Activity
In your copy, include every record exactly and no pictures.

Task inputs
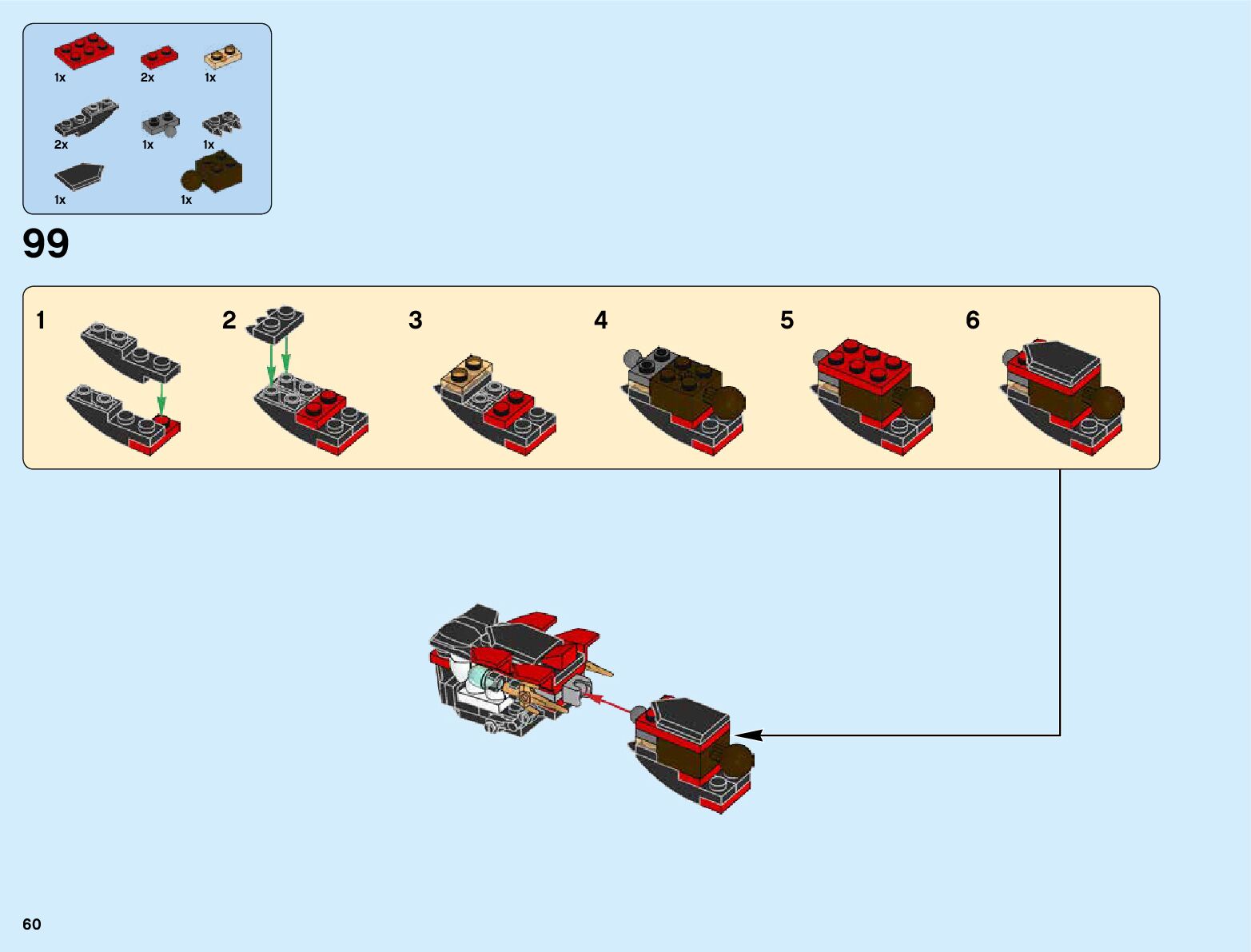 1x 2x 1x

2x 1x 1x

1x 1x

99

1

2

3

4

5

6

60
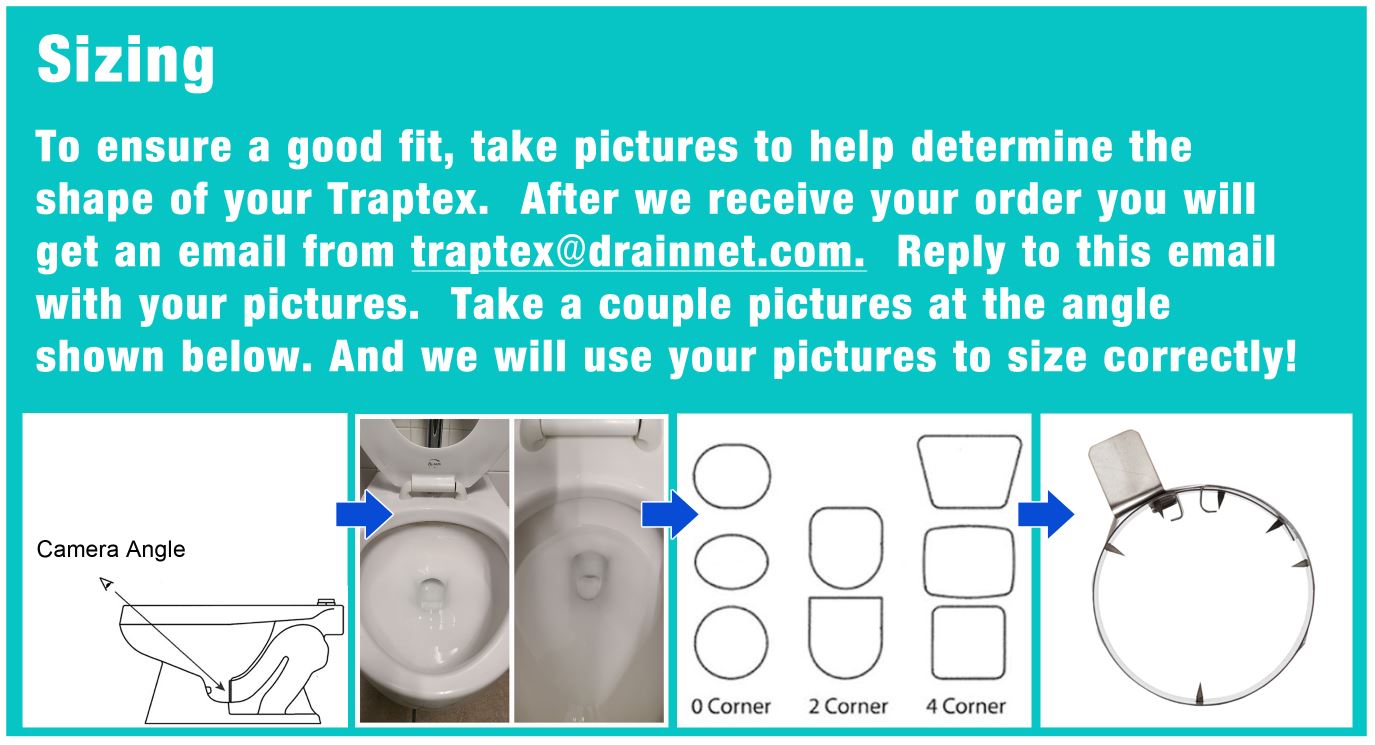 Sizing

To ensure a good fit, take pictures to help determine the shape of your Traptex. After we receive your order you will get an email from traptex@drainnet.com. Reply to this email with your pictures. Take a couple pictures at the angle shown below. And we will use your pictures to size correctly!

Camera Angle

0 Corner

2 Corner

4 Corner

Written reply
 1x 2x 1x

2x 1x 1x

1x 1x

99

1

2

3

4

5

6

60
 Sizing

To ensure a good fit, take pictures to help determine the shape of your Traptex. After we receive your order you will get an email from traptex@drainnet.com. Reply to this email with your pictures. Take a couple pictures at the angle shown below. And we will use your pictures to size correctly!

Camera Angle

0 Corner

2 Corner

4 Corner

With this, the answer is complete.